◆ Stated exercise
Retype all of the rows below without changing a single character.

◆ Dataset records
=====

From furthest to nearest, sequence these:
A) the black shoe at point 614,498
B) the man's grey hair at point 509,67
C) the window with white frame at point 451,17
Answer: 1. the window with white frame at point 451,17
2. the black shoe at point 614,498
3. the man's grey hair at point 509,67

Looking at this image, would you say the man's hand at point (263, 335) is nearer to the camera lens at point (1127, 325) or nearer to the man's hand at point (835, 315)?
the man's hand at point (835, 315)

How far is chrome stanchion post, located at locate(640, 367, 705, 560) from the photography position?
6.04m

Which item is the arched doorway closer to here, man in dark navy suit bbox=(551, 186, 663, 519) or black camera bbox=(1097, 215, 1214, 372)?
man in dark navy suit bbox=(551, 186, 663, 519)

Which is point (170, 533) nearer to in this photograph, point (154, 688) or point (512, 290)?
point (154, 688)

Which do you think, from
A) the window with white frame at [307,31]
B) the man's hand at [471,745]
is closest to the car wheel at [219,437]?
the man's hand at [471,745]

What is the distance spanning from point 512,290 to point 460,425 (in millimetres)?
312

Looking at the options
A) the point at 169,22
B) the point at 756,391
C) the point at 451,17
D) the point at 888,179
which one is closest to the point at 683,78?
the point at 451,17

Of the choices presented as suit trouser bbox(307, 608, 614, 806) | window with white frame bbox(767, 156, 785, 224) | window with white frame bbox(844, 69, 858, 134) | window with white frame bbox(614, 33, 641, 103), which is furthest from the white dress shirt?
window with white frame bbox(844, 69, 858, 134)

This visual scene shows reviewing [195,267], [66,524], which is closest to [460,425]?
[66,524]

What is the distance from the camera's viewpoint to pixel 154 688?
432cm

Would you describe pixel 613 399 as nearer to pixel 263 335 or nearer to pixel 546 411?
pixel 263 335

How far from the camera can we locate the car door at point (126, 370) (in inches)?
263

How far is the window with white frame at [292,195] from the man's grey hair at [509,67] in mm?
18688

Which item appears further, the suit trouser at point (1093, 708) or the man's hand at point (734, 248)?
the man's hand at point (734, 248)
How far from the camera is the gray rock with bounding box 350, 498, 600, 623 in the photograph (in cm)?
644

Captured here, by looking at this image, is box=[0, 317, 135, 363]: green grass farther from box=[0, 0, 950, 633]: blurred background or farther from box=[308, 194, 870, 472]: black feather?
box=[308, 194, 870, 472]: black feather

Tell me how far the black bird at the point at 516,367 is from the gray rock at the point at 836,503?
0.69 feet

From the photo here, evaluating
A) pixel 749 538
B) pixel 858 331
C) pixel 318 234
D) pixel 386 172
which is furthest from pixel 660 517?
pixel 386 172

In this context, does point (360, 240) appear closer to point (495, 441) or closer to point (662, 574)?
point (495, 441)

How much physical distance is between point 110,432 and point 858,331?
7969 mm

=====

◆ Solved problem
From furthest to nearest, sequence these:
A) the black shoe at point 614,498
B) the man's grey hair at point 509,67
C) the window with white frame at point 451,17
Answer: 1. the window with white frame at point 451,17
2. the black shoe at point 614,498
3. the man's grey hair at point 509,67

Looking at this image, would you say the man's hand at point (263, 335) is nearer to the camera lens at point (1127, 325) or nearer to the man's hand at point (835, 315)?
the man's hand at point (835, 315)

How far is chrome stanchion post, located at locate(640, 367, 705, 560) from the photography position?
6.04m

Which item is the arched doorway closer to here, man in dark navy suit bbox=(551, 186, 663, 519) or black camera bbox=(1097, 215, 1214, 372)?
man in dark navy suit bbox=(551, 186, 663, 519)

Which is point (170, 533) nearer to in this photograph, point (154, 688) or point (512, 290)?
point (154, 688)

Which do you think, from
A) the window with white frame at [307,31]
B) the man's hand at [471,745]
is closest to the car wheel at [219,437]?
the man's hand at [471,745]

What is the distance spanning from point 512,290 to point 460,425 (in millimetres)?
312

Looking at the options
A) the point at 169,22
B) the point at 756,391
C) the point at 451,17
D) the point at 888,179
which one is closest to the point at 683,78?
the point at 451,17

Of the choices presented as suit trouser bbox(307, 608, 614, 806) | window with white frame bbox(767, 156, 785, 224) | window with white frame bbox(844, 69, 858, 134) | window with white frame bbox(614, 33, 641, 103), which is furthest from the white dress shirt?
window with white frame bbox(844, 69, 858, 134)

This visual scene shows reviewing [195,267], [66,524], which is closest to [460,425]?
[66,524]

What is the distance from the camera's viewpoint to pixel 154 688?
432cm

Would you describe pixel 613 399 as nearer to pixel 263 335 or nearer to pixel 546 411?
pixel 263 335

How far from the camera can we locate the car door at point (126, 370) (in inches)?
263

How far is the window with white frame at [292,195] from the man's grey hair at [509,67] in mm?
18688

Which item appears further, the suit trouser at point (1093, 708) or the man's hand at point (734, 248)?
the man's hand at point (734, 248)
How far from the camera is the gray rock with bounding box 350, 498, 600, 623 in the photograph (in cm)?
644

Captured here, by looking at this image, is box=[0, 317, 135, 363]: green grass farther from box=[0, 0, 950, 633]: blurred background or farther from box=[308, 194, 870, 472]: black feather?
box=[308, 194, 870, 472]: black feather

Tell me how far the black bird at the point at 516,367 is from the gray rock at the point at 836,503?
0.69 feet

From the photo here, evaluating
A) pixel 749 538
B) pixel 858 331
C) pixel 318 234
D) pixel 386 172
which is furthest from pixel 660 517?
pixel 386 172

In this context, does point (360, 240) appear closer to point (495, 441) or closer to point (662, 574)?
point (495, 441)

How much physical distance is between point 110,432 and point 858,331?
7969 mm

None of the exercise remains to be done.